EXERCISE REQUIREMENTS: Reproduce each of the following lines without changing anything.

SOURCE MATERIAL:
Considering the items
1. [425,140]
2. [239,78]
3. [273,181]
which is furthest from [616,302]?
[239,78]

ANSWER:
Considering the items
1. [425,140]
2. [239,78]
3. [273,181]
which is furthest from [616,302]?
[239,78]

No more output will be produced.